Nationalen Widerstandsrats Iran (NWRI)

Der Fall einer irakischen Stadt zeigt den Bedarf an Bodentruppen der USA an – sagt US-Senator McCain

Montag, den 18. Mai 2015, 20. 08 Uhr

Der Fall der entscheidend wichtigen irakischen Stadt Ramadi an den „Islamischen Staat im Irak und in Syrien“ ist, so sagte Senator John McCain (Republikaner aus Arizona) am Montag, ein „schreckliches Ereignis“,

das die Notwendigkeit von mehr amerikanischen Bodentruppen anzeigt.

„Ich denke, das Ereignis ist von unglücklicher, schrecklicher Bedeutung – die Hauptstadt der Provinz Anbar: der Tod von hunderten von Menschen, die Vertreibung von tausenden und abertausenden,“ sagte er am Montag  in der Sendung „Morning Joe“ von MSNBC. 

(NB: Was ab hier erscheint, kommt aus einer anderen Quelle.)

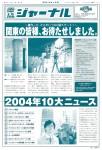 2004_11-4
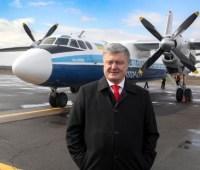 Аэропорт Ужгорода возобновил работу после трехлетнего перерыва — Порошенко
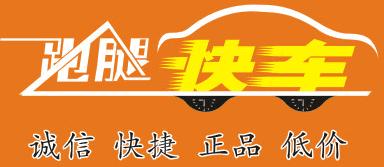桂平市跑腿快车电子商务有限公司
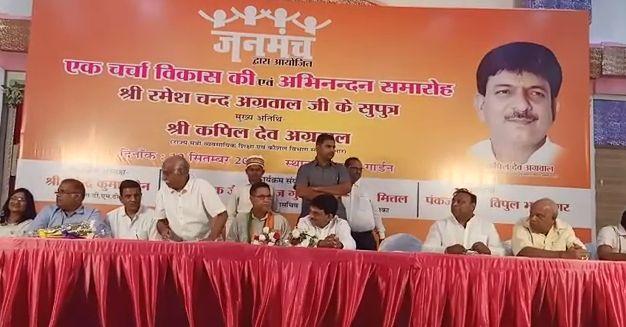 राज्यमंत्री कपिलदेव अग्रवाल व उनके पिता का जनमंच संगठन द्वारा किया गया स्वागत समारोह का आयोजन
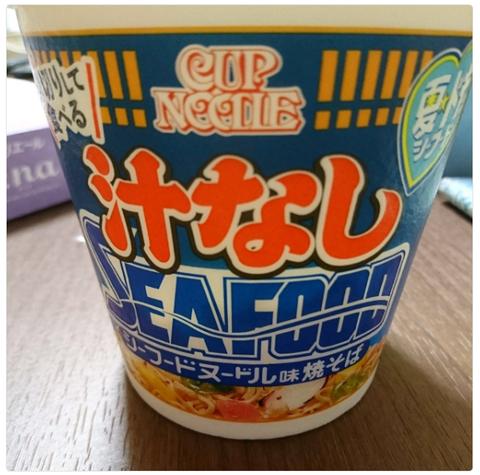 カップヌードル『汁なしシーフード』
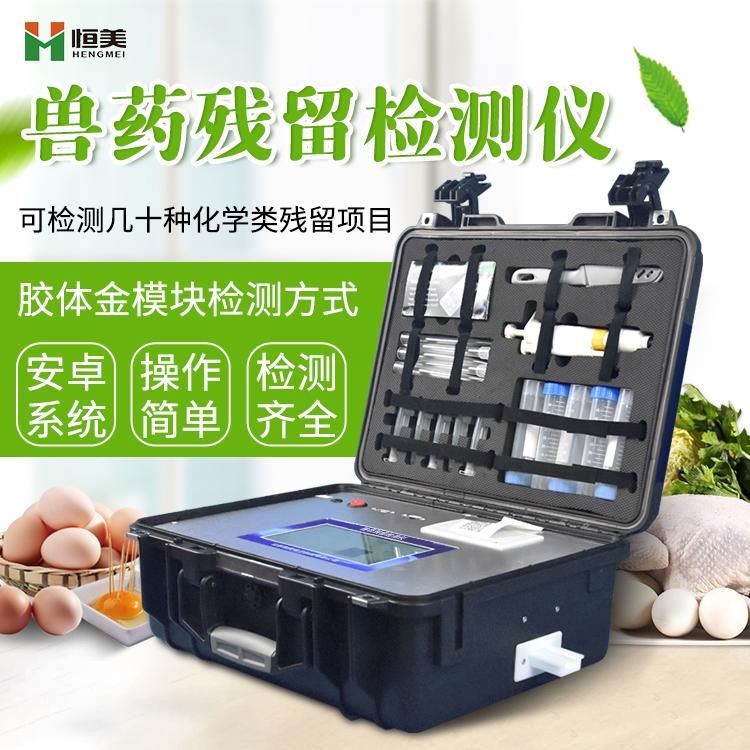 雞蛋藥物殘留檢測儀【恒美儀器HM-SYJC】
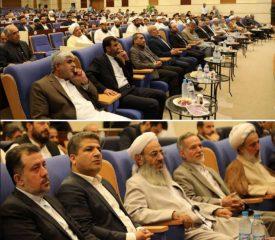 """همایش """"گفتمانسازی وحدت و تقریب مذاهب اسلامی"""" برگزار شد"""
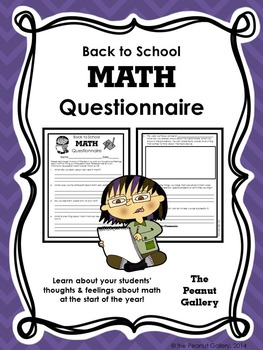Math Questionnaire (Back to School)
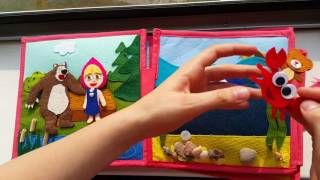 Quiet felt book Masha and the Bear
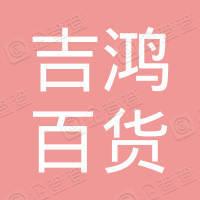郑州市管城回族区吉鸿百货商行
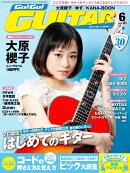 スコア充実!ギターがグングンうまくなるプレイマガジン Go!Go!GUITAR 2015年6月号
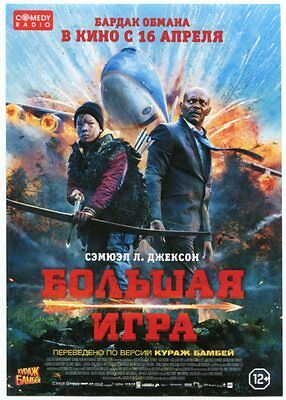Big Game(2014)  Samuel L. Jackson Onni Tommila  lobby cards in Russian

„Nicht das 82. luftlandefähige Sondereinsatzkommando des Heeres der Vereinigten Staaten ist hier notwendig, sondern wir werden mehr Bodentruppen brauchen. Der Fall von Ramadi ist wirklich eine ernste Angelegenheit,“ sagte er. 

Es ist ein Schlag für die irakische Regierung und für die Regierung Obama, die irakische Truppen zu dem Zweck ausbildet, daß sie Gelände von der terroristischen Gruppe zurück erobern. 

US-Senator John McCain kritisierte das Vorgehen der Regierung Obama in der Region und erklärte, das iranische Regime gewinne die Kontrolle über den Irak, den Jemen, Syrien und den Libanon – zur großen Besorgnis der Bündnispartner der USA im Nahen Osten. 

Senator McCain warnte: Die Fixierung auf ISIS hat dazu geführt, daß das iranische Regime Kontrolle über die Länder dieser Region gewinnt. 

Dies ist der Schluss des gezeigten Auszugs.